→ Short problem:
Reproduce each of the following rows verbatim, omitting the pictures from your answer.

→ Items:
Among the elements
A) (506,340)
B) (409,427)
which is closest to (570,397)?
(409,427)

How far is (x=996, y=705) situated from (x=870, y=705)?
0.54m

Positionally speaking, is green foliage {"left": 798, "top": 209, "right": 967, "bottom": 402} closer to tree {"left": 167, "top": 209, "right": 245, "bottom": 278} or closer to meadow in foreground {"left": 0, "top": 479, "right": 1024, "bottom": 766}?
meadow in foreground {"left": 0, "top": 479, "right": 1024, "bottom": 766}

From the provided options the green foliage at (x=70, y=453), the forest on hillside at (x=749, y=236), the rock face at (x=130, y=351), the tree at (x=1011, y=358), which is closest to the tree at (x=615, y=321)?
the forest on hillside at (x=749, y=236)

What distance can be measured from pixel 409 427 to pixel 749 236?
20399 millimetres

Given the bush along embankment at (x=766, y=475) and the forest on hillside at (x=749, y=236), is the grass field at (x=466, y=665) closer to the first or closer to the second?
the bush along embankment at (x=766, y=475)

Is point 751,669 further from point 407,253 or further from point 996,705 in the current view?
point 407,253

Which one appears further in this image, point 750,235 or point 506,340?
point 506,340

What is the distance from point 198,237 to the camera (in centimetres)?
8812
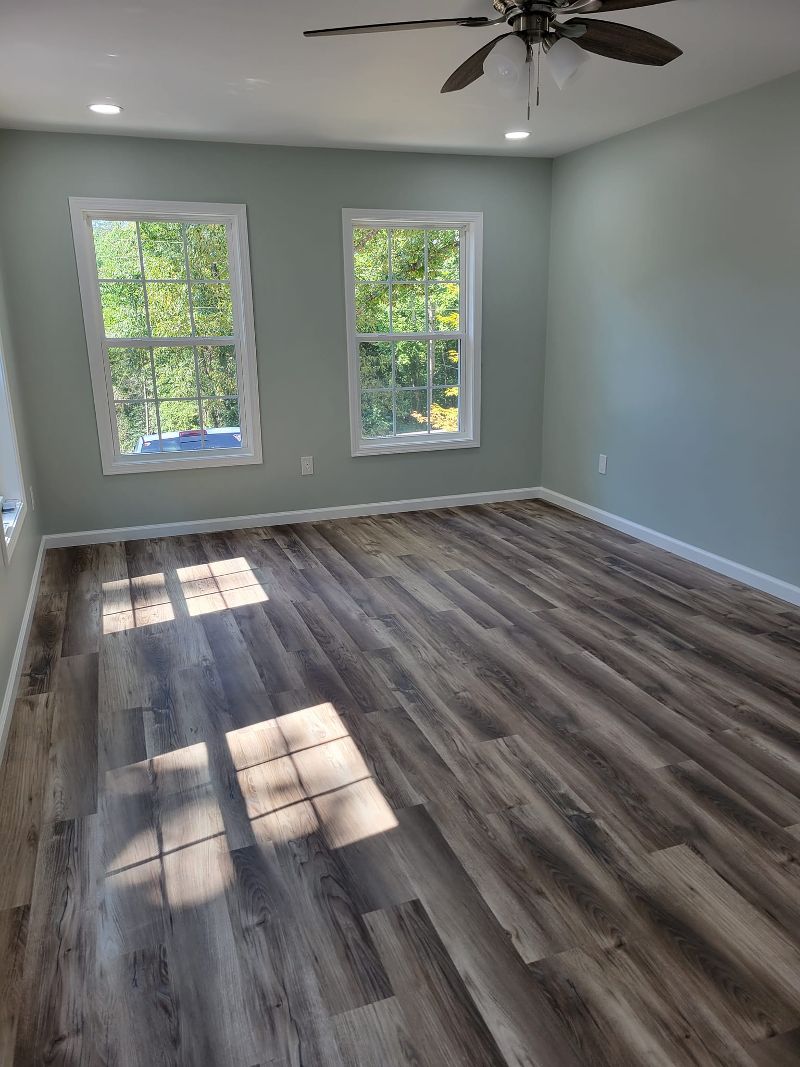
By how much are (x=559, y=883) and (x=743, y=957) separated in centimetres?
44

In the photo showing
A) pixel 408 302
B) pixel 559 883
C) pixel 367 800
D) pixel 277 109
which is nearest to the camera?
Result: pixel 559 883

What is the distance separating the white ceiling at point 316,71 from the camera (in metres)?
2.68

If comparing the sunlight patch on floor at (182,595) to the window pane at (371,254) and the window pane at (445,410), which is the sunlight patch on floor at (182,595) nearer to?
the window pane at (445,410)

→ Response to the exercise:
Among the elements
A) (506,340)
B) (409,427)
which is closest to (570,397)?
(409,427)

How far is (x=996, y=705) situated from (x=870, y=705)?
0.54m

Positionally speaking, is green foliage {"left": 798, "top": 209, "right": 967, "bottom": 402} closer to tree {"left": 167, "top": 209, "right": 245, "bottom": 278} or closer to meadow in foreground {"left": 0, "top": 479, "right": 1024, "bottom": 766}?
meadow in foreground {"left": 0, "top": 479, "right": 1024, "bottom": 766}

From the provided options the green foliage at (x=70, y=453), the forest on hillside at (x=749, y=236), the rock face at (x=130, y=351), the tree at (x=1011, y=358), which is closest to the tree at (x=615, y=321)?
the forest on hillside at (x=749, y=236)

What distance can be measured from pixel 409 427 to pixel 749 236?
20399 millimetres

Given the bush along embankment at (x=766, y=475) and the forest on hillside at (x=749, y=236), is the grass field at (x=466, y=665) closer to the first or closer to the second?
the bush along embankment at (x=766, y=475)

Is point 751,669 further from point 407,253 or further from point 996,705 in the current view?
point 407,253

Which one appears further in this image, point 750,235 or point 506,340?
point 506,340

What is the distance from point 198,237 to the camera (in centimetres)?
8812
By how much are (x=559, y=883) and (x=743, y=957) separated in centimetres?
44

In the photo showing
A) pixel 408 302
B) pixel 559 883
C) pixel 367 800
D) pixel 277 109
which is nearest to the camera?
Result: pixel 559 883

What is the distance separating the white ceiling at point 316,71 from the camera (in metres)?
2.68

If comparing the sunlight patch on floor at (182,595) to the window pane at (371,254) and the window pane at (445,410), which is the sunlight patch on floor at (182,595) nearer to?
the window pane at (445,410)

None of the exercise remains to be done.